News International today announced that this Sunday’s edition of the News of the World newspaper would be the last edition and that the newspaper was closing down. Ostensibly the reason is that a phone hacking scandal had a irretrievably stained the name of the newspaper but the suspicion is that there’s far more to the closure.
For non-UK residents, it’s an astonishing story that involves several alleged crimes and some disgraceful behaviour. First of all, News of the World (NOTW) is one of the biggest selling Sunday newspapers with around 40% of the market and 2.8 million readers. It’s been going for 168 years and while considered a tabloid paper, it has been instrumental in revealing other scandals involving politicians and other well-known figures.
The scandal itself is that around six years ago, a private investigator used by the newspaper is alleged to have hacked into the voice mailboxes of over 4,000 people, including royal aides, sports stars, celebrities and politicians. Even worse, it is further alleged that the mailboxes of soldiers killed in Iraq and murder victims were hacked into. In particular, the alleged deletion of messages on Milly Dowler’s phone is suggested to have given hope to her parents that she was still alive when she had been killed.
Rumours of the hacking arose when the newspaper published stories that could only have been discovered from personal messages. The private investigator and the journalist involved were sent to prison back in 2007 and at the time, a police investigation suggested that the two individuals involved acted alone. In 2009, the Guardian newspaper claimed that thousands of mailboxes had been hacked and that the practice was well known and routine. The Metropolitan Police refused to re-open the investigation. It has also now been alleged that NOTW made payments to the police in return for information. The hacking of the mobile phone’s voice mail was not sophisticated. The private investigator simply relied on the fact that most people did not bother changing the default PIN on their voice mailbox.
Over the past week, as the revelations of the alleged hacking continued, public opinion turned against NOTW. Major advertisers in the paper withdrew their contracts, unwilling to be associated with the unfolding scandal.

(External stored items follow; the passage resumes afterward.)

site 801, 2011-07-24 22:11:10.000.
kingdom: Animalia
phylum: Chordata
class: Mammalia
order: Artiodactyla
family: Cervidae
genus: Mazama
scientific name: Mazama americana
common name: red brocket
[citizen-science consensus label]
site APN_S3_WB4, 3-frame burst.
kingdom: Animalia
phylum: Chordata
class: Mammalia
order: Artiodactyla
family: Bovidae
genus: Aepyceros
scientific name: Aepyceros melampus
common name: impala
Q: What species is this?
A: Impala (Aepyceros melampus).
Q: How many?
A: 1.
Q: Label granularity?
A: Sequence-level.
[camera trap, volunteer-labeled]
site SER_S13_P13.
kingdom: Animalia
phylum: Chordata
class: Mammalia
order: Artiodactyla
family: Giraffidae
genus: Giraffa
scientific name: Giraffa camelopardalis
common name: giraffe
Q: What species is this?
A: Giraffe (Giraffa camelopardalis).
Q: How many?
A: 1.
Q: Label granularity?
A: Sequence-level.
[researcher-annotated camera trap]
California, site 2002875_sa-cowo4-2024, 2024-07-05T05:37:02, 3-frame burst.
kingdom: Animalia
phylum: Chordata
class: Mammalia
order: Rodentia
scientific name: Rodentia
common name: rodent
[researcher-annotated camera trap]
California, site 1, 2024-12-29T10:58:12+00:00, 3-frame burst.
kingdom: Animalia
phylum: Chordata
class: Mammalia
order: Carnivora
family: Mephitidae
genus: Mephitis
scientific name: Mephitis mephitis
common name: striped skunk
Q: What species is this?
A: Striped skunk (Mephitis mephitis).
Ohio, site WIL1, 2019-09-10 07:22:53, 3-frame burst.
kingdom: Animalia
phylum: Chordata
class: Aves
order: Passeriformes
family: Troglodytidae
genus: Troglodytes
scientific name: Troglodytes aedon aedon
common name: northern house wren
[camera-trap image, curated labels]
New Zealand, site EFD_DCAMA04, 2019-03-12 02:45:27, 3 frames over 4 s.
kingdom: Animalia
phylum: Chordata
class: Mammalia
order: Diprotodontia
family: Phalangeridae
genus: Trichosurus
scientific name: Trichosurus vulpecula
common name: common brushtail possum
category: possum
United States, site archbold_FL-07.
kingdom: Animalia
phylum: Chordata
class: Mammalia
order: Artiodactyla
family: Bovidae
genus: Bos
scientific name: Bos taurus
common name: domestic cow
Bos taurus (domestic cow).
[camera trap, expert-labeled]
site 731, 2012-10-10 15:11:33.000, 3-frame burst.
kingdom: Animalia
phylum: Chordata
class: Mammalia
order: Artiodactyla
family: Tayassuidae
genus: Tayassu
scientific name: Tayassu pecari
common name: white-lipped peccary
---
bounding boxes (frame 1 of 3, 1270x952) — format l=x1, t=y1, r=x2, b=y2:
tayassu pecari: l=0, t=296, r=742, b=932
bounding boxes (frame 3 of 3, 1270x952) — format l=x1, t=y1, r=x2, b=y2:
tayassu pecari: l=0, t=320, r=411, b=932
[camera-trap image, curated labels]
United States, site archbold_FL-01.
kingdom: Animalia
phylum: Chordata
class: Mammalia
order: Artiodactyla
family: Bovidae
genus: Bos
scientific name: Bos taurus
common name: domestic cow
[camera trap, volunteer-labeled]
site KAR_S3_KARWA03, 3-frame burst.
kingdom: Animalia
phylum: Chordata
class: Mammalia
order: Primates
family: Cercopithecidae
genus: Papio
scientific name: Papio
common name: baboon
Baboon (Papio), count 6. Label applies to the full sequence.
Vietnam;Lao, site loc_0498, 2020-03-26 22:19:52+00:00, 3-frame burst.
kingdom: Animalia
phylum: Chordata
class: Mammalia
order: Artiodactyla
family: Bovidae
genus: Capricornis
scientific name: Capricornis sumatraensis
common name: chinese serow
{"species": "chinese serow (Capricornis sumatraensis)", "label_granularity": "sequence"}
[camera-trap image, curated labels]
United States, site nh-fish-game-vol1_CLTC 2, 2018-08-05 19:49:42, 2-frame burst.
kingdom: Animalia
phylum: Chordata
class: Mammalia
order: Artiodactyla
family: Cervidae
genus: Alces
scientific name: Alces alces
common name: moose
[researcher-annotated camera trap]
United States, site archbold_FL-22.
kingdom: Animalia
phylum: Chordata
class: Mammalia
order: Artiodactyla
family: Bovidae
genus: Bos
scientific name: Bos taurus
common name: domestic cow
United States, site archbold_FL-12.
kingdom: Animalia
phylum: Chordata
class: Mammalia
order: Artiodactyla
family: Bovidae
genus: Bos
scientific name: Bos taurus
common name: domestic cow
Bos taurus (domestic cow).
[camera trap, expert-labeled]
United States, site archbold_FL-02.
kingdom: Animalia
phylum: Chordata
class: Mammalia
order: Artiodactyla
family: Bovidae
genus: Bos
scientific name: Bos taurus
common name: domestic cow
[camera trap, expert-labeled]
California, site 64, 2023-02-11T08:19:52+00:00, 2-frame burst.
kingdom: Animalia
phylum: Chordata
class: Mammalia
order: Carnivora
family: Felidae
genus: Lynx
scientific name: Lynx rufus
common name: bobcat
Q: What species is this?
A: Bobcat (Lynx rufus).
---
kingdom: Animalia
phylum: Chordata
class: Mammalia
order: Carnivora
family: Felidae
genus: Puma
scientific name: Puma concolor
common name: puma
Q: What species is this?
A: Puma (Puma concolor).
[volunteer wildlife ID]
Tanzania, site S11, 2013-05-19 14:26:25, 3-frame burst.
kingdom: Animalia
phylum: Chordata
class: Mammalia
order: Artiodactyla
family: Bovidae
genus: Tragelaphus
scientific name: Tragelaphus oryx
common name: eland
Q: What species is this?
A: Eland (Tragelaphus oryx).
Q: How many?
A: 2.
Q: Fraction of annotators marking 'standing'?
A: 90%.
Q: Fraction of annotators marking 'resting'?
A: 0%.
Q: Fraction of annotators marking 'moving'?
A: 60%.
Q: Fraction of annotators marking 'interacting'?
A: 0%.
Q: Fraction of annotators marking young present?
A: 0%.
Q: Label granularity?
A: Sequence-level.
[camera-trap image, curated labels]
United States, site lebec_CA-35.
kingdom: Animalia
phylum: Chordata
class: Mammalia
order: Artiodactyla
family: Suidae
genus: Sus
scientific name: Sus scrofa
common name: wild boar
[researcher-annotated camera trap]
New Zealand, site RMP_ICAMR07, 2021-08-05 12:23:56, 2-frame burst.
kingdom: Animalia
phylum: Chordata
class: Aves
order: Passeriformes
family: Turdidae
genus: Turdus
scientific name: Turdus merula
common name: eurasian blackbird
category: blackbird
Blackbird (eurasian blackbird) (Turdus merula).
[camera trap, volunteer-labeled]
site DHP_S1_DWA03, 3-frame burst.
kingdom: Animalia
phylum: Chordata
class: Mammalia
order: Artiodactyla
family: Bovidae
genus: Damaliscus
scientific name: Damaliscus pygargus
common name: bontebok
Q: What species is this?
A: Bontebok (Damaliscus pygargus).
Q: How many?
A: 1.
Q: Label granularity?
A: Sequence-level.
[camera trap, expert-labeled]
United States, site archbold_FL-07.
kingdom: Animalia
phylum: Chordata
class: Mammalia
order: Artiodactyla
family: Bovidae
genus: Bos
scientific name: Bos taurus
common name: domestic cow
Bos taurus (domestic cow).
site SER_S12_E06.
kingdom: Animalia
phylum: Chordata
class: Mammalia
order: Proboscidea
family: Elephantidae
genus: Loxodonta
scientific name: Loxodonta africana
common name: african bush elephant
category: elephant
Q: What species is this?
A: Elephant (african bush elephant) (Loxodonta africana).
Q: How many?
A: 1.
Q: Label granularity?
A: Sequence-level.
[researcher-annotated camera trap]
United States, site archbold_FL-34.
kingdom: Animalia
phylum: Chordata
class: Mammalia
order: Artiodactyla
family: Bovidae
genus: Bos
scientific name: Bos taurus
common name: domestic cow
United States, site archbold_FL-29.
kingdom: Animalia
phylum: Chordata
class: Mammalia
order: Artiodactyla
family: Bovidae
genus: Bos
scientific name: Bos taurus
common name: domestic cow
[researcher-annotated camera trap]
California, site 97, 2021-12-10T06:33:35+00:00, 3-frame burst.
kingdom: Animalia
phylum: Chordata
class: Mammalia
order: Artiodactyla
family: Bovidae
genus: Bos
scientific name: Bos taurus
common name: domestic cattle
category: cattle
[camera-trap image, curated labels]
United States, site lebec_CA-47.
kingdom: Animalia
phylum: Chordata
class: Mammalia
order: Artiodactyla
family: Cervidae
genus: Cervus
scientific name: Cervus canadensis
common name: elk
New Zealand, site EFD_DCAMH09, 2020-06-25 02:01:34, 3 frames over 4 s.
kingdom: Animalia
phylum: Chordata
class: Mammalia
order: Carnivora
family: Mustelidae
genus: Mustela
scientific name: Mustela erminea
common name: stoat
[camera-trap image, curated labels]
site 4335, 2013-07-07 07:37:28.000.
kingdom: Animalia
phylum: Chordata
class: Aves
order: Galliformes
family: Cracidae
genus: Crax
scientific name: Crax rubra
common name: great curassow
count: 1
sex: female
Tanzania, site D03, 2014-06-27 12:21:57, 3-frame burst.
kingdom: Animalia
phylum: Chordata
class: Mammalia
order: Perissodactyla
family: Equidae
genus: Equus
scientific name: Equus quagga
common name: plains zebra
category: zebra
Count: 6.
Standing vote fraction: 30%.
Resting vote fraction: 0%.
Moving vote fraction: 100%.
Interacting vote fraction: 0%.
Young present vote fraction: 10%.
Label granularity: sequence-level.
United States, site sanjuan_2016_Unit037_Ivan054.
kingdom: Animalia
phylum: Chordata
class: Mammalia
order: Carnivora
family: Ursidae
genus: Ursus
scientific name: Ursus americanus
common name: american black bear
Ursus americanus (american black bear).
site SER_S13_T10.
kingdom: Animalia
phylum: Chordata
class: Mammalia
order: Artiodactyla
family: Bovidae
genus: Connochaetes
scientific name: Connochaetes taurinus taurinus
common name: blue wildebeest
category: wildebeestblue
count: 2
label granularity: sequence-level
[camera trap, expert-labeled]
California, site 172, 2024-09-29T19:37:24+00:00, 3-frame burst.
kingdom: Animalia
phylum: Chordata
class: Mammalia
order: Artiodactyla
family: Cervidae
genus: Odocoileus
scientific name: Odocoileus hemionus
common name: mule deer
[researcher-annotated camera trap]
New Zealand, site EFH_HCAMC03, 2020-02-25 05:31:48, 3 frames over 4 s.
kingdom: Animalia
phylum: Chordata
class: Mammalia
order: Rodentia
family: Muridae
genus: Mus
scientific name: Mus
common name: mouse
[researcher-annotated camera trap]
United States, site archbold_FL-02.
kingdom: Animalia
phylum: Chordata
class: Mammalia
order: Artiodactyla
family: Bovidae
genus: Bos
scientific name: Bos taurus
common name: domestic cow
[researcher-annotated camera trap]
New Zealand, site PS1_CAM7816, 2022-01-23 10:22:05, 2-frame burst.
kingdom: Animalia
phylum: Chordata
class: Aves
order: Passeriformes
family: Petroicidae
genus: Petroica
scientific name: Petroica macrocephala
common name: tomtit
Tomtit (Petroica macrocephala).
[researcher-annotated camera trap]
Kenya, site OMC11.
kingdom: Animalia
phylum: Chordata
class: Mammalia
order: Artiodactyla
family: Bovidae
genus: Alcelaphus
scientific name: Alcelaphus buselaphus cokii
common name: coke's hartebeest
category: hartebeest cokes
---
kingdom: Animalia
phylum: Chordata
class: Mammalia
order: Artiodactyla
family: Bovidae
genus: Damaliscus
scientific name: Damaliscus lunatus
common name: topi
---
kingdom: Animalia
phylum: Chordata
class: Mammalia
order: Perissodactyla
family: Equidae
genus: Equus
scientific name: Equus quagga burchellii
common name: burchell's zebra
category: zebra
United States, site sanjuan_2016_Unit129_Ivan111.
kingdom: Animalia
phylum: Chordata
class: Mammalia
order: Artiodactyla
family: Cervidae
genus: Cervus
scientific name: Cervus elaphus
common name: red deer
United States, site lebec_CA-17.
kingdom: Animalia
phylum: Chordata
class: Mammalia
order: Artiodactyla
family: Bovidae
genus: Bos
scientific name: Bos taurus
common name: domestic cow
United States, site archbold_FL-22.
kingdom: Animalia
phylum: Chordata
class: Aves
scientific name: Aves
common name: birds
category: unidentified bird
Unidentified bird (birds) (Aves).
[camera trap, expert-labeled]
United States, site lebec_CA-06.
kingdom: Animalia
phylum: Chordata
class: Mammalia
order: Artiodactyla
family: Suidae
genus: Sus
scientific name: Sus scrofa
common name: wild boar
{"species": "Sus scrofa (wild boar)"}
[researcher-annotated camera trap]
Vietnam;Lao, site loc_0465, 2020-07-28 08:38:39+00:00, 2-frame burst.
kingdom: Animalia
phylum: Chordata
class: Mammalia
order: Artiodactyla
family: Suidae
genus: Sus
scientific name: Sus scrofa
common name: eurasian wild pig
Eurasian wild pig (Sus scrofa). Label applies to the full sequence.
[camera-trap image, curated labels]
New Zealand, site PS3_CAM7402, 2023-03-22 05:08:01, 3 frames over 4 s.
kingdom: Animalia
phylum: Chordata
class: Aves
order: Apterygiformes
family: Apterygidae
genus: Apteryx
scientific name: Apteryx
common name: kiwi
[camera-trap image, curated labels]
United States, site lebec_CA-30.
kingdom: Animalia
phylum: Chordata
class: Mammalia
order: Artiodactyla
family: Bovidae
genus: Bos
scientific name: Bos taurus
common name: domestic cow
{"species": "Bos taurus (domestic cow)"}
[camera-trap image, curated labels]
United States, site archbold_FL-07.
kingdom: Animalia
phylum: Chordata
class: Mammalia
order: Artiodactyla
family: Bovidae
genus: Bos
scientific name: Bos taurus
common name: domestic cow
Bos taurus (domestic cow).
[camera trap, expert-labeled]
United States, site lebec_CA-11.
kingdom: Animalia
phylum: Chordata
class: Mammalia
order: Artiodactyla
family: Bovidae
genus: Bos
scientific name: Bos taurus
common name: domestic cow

It was perhaps inevitable that the NOTW would have to close but it seems harsh to punish the current staff for the activities of their predecessors.
The intrigue continues as the parent company, News International, is keen to buy out the remaining shares in BSkyB. However, this had raised concerns that one single company would own too much of the UK media – News International owns the The Times too. The suggestion has been made that by closing one newspaper, NOTW, this will reassure the regulatory authorities but there are also now questions about whether News International is fit and proper to take over BSkyB. It is rumoured that News International will launch a Sunday edition of a sister newspaper The Sun. The domains “TheSunOnSunday.co.uk” and “TheSunOnSunday.com” were registered two days ago, though it’s not clear by who registered them
It’s an amazing scandal and totally despicable – some of the stuff you couldn’t make up. If there’s one thing to be learnt from the scandal, it’s make sure you change the default PIN on your mobile phone’s voice mailbox.